EXERCISE DATA:
------

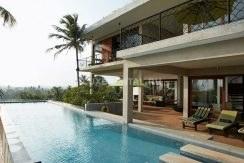Вилла на Шри Ланке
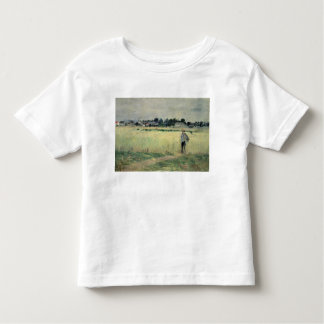 In the Wheatfield at Gennevilliers, 1875 Toddler T-shirt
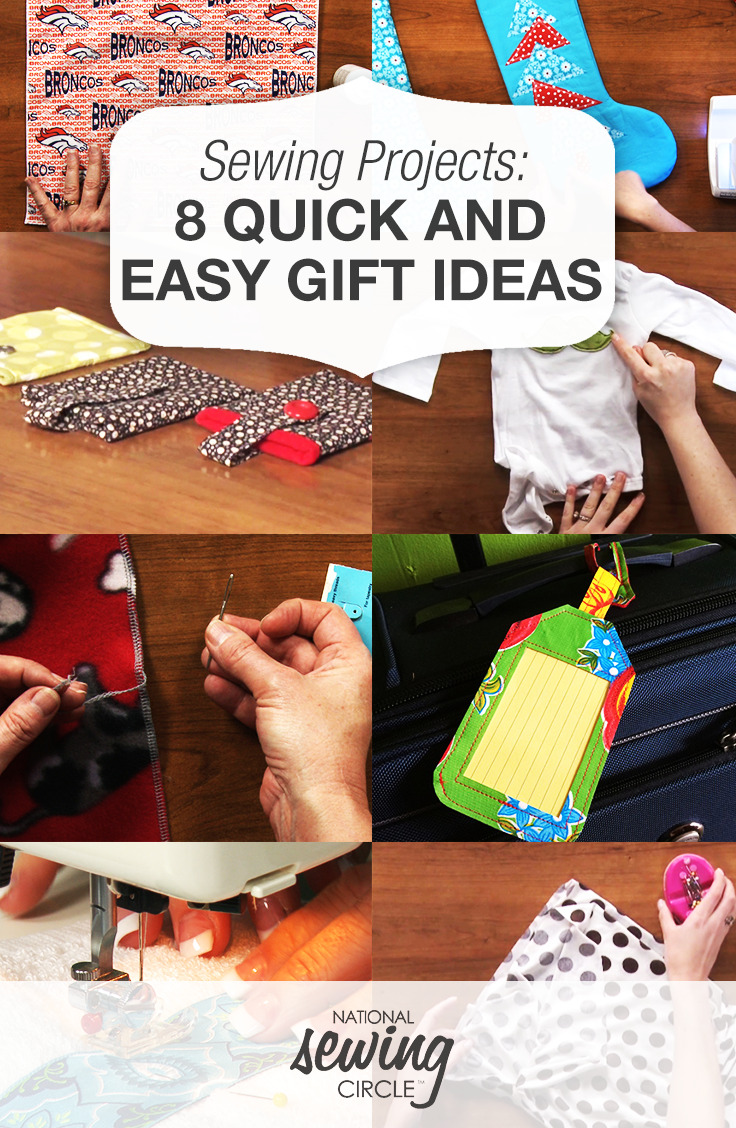 8 Holiday Gifts You Can Sew In No Time For Under 10 Beginner Sewing Projects Easy Sewing Circles Sewing Projects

------

WHAT YOU SHOULD DO:
Word for word, restate the material above; do not carry over the pictures.

RESULT FOR THIS EXERCISE:
Вилла на Шри Ланке
 In the Wheatfield at Gennevilliers, 1875 Toddler T-shirt
 8 Holiday Gifts You Can Sew In No Time For Under 10 Beginner Sewing Projects Easy Sewing Circles Sewing Projects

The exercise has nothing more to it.